-- Using the information --
• A. Answer these questions from the article on the Rwandan and Congolese defense meeting:
(i) Where did Gen. James Kabarebe welcome Charles Mwando Nsimba?
(ii) Which rebel group are the officials planning to deal with in particular?
(iii) What abbreviation is given for the DRC's army?
• B. Continue the article on the Rwandan and Congolese defense meeting after its last sentence.

-- Page extract --
Content starts

The Minister of Defence, Gen. James Kabarebe (L) welcomes his counterpart Hon. Charles Mwando Nsimba yesterday at Kigali International Airport. (Photo; J. Mbanda)
KIGALI - Top Rwandan and Congolese defence officials meeting in Kigali since Monday, will exchange intelligence and information on common security threats as well as design concrete strategies and plans, particularly to deal with the FDLR rebels, with a vision of attaining a stable, peaceful and prosperous region.
The two countries’ defence ministers: Rwanda’s Gen. James Kabarebe and DRC’s Charles Mwando Nsimba, revealed that the meeting is expected to come up with concrete actions and strategic guidance on the way forward.
“The FDLR/FOCA and other armed groups operating in the DRC continue to pose a serious security threat to our two countries and the region. These negative forces are also busy forming alliances with other armed groups and criminal elements,” said Gen. Kabarebe.
“There is need therefore to effectively neutralize FDLR/FOCA, various allied armed groups and other criminal elements.”
The DRC Defence minister said the meeting, a follow up on previous sessions, will evaluate the security situation “on the level of our two countries” and noted that his country’s army (FARDC) continues with “actions of cleaning up and neutralizing” FDLR pockets in his country’s eastern region.

Content ends

-- Data listing --
Content starts

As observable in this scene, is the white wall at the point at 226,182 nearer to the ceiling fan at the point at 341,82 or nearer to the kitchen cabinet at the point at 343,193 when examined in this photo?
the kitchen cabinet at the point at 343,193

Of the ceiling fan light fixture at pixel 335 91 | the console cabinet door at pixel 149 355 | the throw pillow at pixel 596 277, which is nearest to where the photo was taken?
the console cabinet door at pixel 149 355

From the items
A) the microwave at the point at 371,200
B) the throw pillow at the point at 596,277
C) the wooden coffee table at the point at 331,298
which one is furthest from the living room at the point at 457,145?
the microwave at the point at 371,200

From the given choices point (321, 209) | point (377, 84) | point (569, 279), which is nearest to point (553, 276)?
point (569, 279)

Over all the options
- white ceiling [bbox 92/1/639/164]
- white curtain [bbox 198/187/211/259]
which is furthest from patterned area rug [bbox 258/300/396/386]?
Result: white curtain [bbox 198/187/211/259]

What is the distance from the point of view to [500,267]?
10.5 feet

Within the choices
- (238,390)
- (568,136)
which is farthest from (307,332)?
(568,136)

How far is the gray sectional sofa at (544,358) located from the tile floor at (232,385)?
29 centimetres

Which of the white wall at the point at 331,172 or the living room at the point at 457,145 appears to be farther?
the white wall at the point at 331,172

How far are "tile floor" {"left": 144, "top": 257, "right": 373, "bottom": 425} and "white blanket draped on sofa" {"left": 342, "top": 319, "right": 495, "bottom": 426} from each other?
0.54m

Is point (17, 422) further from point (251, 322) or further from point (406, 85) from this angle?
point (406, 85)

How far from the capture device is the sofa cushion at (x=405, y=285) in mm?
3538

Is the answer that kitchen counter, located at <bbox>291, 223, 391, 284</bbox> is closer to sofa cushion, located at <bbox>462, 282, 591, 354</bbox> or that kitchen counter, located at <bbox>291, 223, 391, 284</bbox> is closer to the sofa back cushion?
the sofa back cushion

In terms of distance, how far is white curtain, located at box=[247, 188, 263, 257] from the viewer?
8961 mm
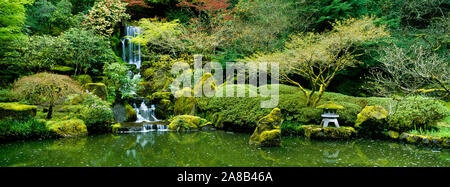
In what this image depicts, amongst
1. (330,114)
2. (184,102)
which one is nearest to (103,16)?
(184,102)

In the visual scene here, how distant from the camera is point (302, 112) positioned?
10.2 metres

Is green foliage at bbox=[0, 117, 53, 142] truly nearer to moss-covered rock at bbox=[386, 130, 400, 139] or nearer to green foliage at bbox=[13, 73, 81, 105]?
green foliage at bbox=[13, 73, 81, 105]

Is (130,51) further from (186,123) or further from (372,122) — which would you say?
(372,122)

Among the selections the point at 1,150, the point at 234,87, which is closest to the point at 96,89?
the point at 1,150

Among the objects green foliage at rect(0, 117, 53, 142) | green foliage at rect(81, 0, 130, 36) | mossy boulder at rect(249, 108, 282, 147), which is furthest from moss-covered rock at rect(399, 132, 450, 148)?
green foliage at rect(81, 0, 130, 36)

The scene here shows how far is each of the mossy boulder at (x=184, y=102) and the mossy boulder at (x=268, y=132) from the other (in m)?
5.62

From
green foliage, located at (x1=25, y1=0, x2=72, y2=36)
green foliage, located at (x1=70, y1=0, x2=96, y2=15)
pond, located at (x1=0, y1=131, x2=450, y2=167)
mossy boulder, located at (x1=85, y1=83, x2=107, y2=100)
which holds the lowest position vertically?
pond, located at (x1=0, y1=131, x2=450, y2=167)

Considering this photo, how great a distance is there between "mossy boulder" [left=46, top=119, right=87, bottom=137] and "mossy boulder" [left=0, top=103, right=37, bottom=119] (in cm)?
72

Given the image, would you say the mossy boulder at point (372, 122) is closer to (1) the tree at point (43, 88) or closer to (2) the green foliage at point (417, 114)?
(2) the green foliage at point (417, 114)

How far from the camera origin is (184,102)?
42.5ft

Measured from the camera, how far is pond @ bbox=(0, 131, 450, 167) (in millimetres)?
5684

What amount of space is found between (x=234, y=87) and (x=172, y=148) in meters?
5.41

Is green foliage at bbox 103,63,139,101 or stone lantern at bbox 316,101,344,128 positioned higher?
green foliage at bbox 103,63,139,101
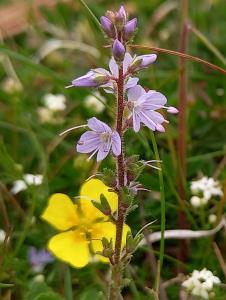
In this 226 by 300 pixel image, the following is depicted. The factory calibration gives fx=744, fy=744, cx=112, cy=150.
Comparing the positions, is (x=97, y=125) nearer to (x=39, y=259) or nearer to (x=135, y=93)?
(x=135, y=93)

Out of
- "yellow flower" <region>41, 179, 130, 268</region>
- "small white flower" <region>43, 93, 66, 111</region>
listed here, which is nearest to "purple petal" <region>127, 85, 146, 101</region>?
"yellow flower" <region>41, 179, 130, 268</region>

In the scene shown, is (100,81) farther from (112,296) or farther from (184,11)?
(184,11)

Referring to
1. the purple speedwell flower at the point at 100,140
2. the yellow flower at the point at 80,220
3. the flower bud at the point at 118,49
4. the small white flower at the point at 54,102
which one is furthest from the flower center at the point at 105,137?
the small white flower at the point at 54,102

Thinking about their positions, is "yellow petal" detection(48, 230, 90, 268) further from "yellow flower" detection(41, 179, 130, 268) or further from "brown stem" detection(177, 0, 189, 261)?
"brown stem" detection(177, 0, 189, 261)

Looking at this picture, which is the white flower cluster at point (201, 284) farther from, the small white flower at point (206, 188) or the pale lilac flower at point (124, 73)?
the pale lilac flower at point (124, 73)

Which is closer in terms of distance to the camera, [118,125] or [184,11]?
[118,125]

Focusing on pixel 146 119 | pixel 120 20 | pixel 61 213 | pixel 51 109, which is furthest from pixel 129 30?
pixel 51 109

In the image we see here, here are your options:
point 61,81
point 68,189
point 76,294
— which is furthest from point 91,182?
point 61,81
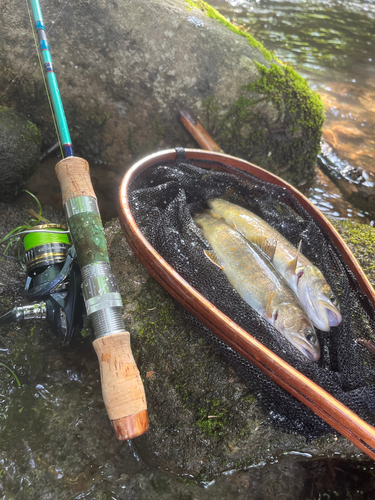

Content ends

-- Exercise results --
• A.
(i) Kigali International Airport
(ii) The FDLR
(iii) FARDC

• B.
“We now have to leave work to our two defence chiefs here present, the Generals and the senior officers, to try to design a strategy which can eradicate these armed negative forces,” said Mwando.
The two countries’ army chiefs – DRC’s Lt. Gen. Didier Etumba Longila and Rwanda’s Lt. Gen. Charles Kayonga, are participating in the meeting scheduled to end today at Prime Holdings.
The two ministers dismissed the notion that the two countries could be planning another joint military operation to hunt the rebels, in eastern DRC.
Mwando said the remaining FDLR are simply small elements but who have a capacity for nuisance and hence the need for more strategies. Gen. Kabarebe, on the other hand, said that the rebels’ strength has been reduced by nearly 90 percent, and that if the two countries continue cooperating as they are doing, the rest will be totally eradicated.
In early 2009, the two countries’ armies mounted a first ever joint military offensive – ‘Operation Umoja Wetu’ – against the FDLR in eastern DRC. Since then, the two governments’ armies and security organs have continued to share intelligence and meet to review plans as the Congolese army carries out operations against aided by the UN force there.
The FDLR, are remnants of the ex-FAR and Interahamwe militia who spearheaded the 1994 Genocide against Tutsis, before fleeing into neighbouring DRC.
Ever since ‘Operation Umoja Wetu’, over 2,000 of its fighters and their dependants have been repatriated. Its political leaders are under arrest, in Europe, pending investigations into their alleged roles in Genocide and war crimes both in Rwanda and DRC.
While in Kigali in December 2008, Alexis Thambwe Mwamba, the DRC Foreign Minister, labelled the FDLR as a cancer bequeathed to his country by the international community.